SEZIONE DEL DOCUMENTO:
____
INDUSTRIA DELLE COSTRUZIONI

Enciclopedia Italiana - IX Appendice (2015)

INDUSTRIA DELLE COSTRUZIONI

Lorenzo Bellicini

Definizioni e caratteri. Scenari dei primi anni del 21° secolo. Il panorama italiano. Bibliografia. Webgrafia

Definizioni e caratteri. - L’i. delle c. è una branca dell’economia all’interno della quale sono contenute le attività di produzione, manutenzione, riqualificazione e trasformazione di edifici e territorio. Un errore che viene spesso commesso è assimilare l’i. delle c. all’edilizia: quest’ultima, pur così importante, è solo un comparto della branca che comprende anche le opere del genio civile. Nella contabilità nazionale francese, si usa per esteso bâtiment et travaux publics (BTP), applicando, invece della classificazione internazionale di opere del genio civile, quella storica di ‘lavori pubblici’.
____
CONTENUTO DEI DATI:

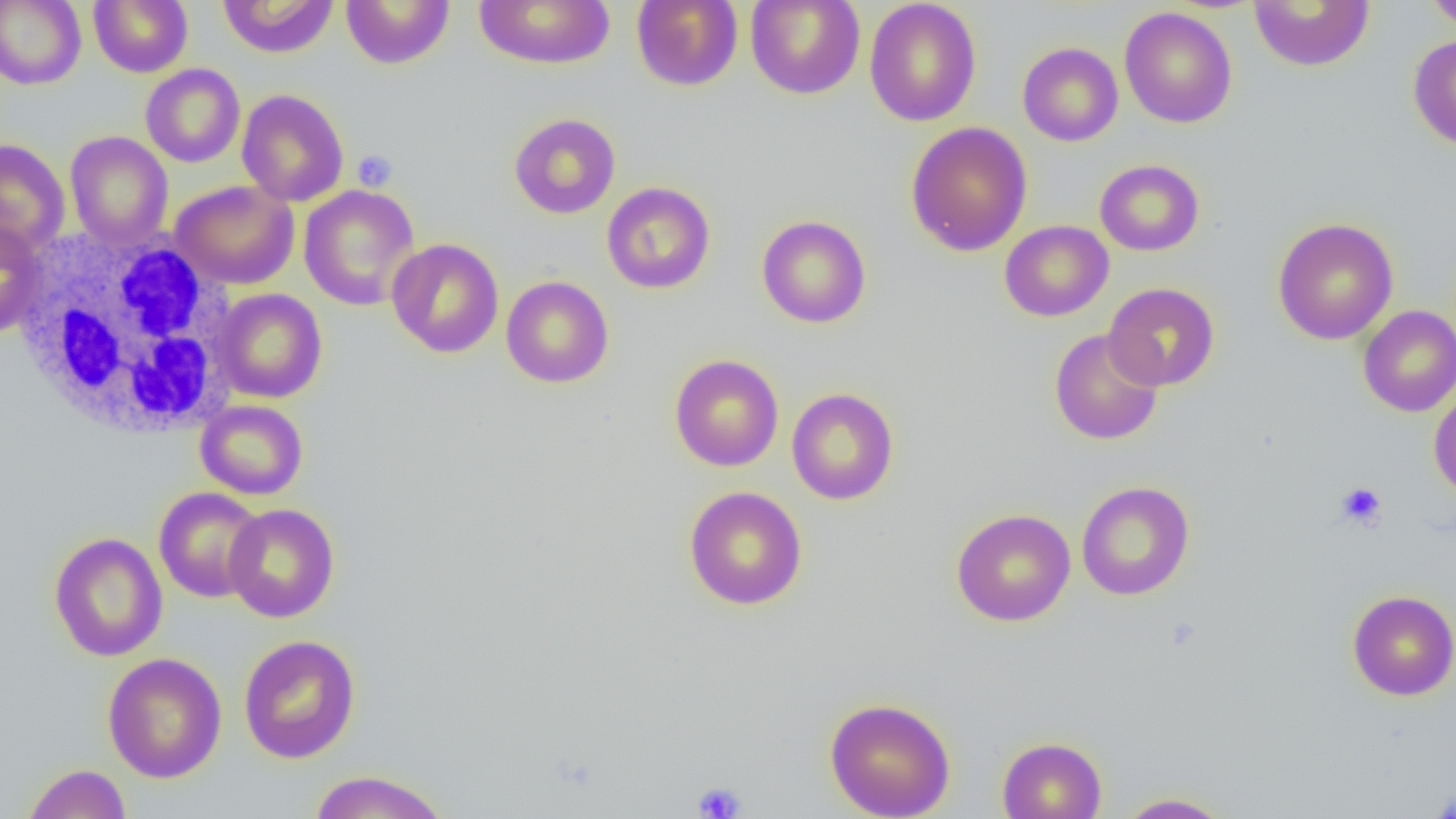 Approximate bounding boxes as (x1, y1, x2, y2) in pixels. White blood cell locations: (16, 228, 238, 440). Platelet locations: (352, 149, 398, 192), (1335, 482, 1387, 530), (691, 781, 746, 819). Uninfected red blood cell locations: (0, 0, 86, 90), (89, 0, 192, 77), (217, 0, 339, 58), (341, 0, 455, 69), (474, 0, 616, 69), (631, 0, 743, 91), (745, 0, 866, 100), (864, 0, 982, 127), (1424, 0, 1456, 34), (1249, 1, 1374, 72), (1119, 7, 1237, 128), (1408, 35, 1456, 151), (1017, 42, 1123, 146), (140, 63, 245, 167), (236, 89, 349, 206), (509, 113, 621, 219), (905, 122, 1032, 256), (64, 131, 173, 248), (0, 138, 71, 258), (1094, 159, 1204, 256), (171, 180, 299, 289), (602, 182, 716, 294), (299, 184, 420, 311), (757, 214, 871, 328), (1272, 217, 1399, 345), (0, 219, 48, 339), (1000, 220, 1114, 321), (386, 238, 504, 358), (501, 275, 614, 389), (1104, 282, 1219, 391), (214, 288, 327, 403), (1358, 305, 1456, 417), (1049, 328, 1164, 445), (669, 354, 784, 471), (1428, 386, 1456, 501), (786, 387, 899, 505), (195, 400, 308, 500), (1076, 481, 1195, 601), (684, 486, 808, 610), (153, 487, 267, 603), (224, 503, 340, 623), (951, 507, 1076, 627), (49, 532, 168, 662), (1347, 590, 1456, 701), (238, 634, 361, 764), (103, 652, 228, 783), (824, 696, 956, 818), (997, 736, 1107, 819), (22, 763, 132, 819), (308, 769, 451, 818), (1428, 784, 1456, 818), (1115, 792, 1234, 818). Slide-level diagnosis: negative for blood parasites. Optical microscopy. Image is 1456×819 pixels. Thin blood film. Single field of view. 1000x magnification.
____
COSE DA FARE:
1. Nella voce sull'industria delle costruzioni, che espressione si usa per esteso nella contabilità nazionale francese?
2. Modifica il tratto della voce sull'industria delle costruzioni che va da "Lorenzo Bellicini" fino a "di ‘lavori pubblici’.". Riscrivilo mettendo "segmento" al posto di "comparto".
3. Continua la voce sull'industria delle costruzioni, riprendendo subito dopo la sua ultima frase.

SOLUZIONI DELL'ESERCIZIO:
1. Bâtiment et travaux publics (BTP).

2.
Lorenzo Bellicini

Definizioni e caratteri. Scenari dei primi anni del 21° secolo. Il panorama italiano. Bibliografia. Webgrafia

Definizioni e caratteri. - L’i. delle c. è una branca dell’economia all’interno della quale sono contenute le attività di produzione, manutenzione, riqualificazione e trasformazione di edifici e territorio. Un errore che viene spesso commesso è assimilare l’i. delle c. all’edilizia: quest’ultima, pur così importante, è solo un segmento della branca che comprende anche le opere del genio civile. Nella contabilità nazionale francese, si usa per esteso bâtiment et travaux publics (BTP), applicando, invece della classificazione internazionale di opere del genio civile, quella storica di ‘lavori pubblici’.

3.
Gli uffici di contabilità nazionale dell’ISTAT, nei conti per la stima del prodotto interno lordo (PIL) e le analisi delle attività economiche, per determinare il contributo della branca delle costruzioni, stimano «il valore della nuova edilizia privata e pubblica, delle opere infrastrutturali, della manutenzione straordinaria, dei costi di trasferimento di proprietà, dei miglioramenti fondiari (valori che compongono la stima degli investimenti), cui va aggiunto il valore della manutenzione ordinaria per stimare la produzione in un’ottica di prodotto». Per avere una prima descrizione del peso economico dell’i. delle c., basterà ricordare che in quasi tutti i Paesi del mondo gli investimenti in costruzioni rappresentano tra il 40 e il 60% della formazione lorda di capitale fisso annuo; mentre la quota di prodotto interno lordo rappresentata dalle costruzioni dipende dal livello di sviluppo del Paese e può variare significativamente: per es., in Europa gli investimenti in costruzioni nel 2014 sono pari al 9% del PIL, ma in Cina superano il 25%.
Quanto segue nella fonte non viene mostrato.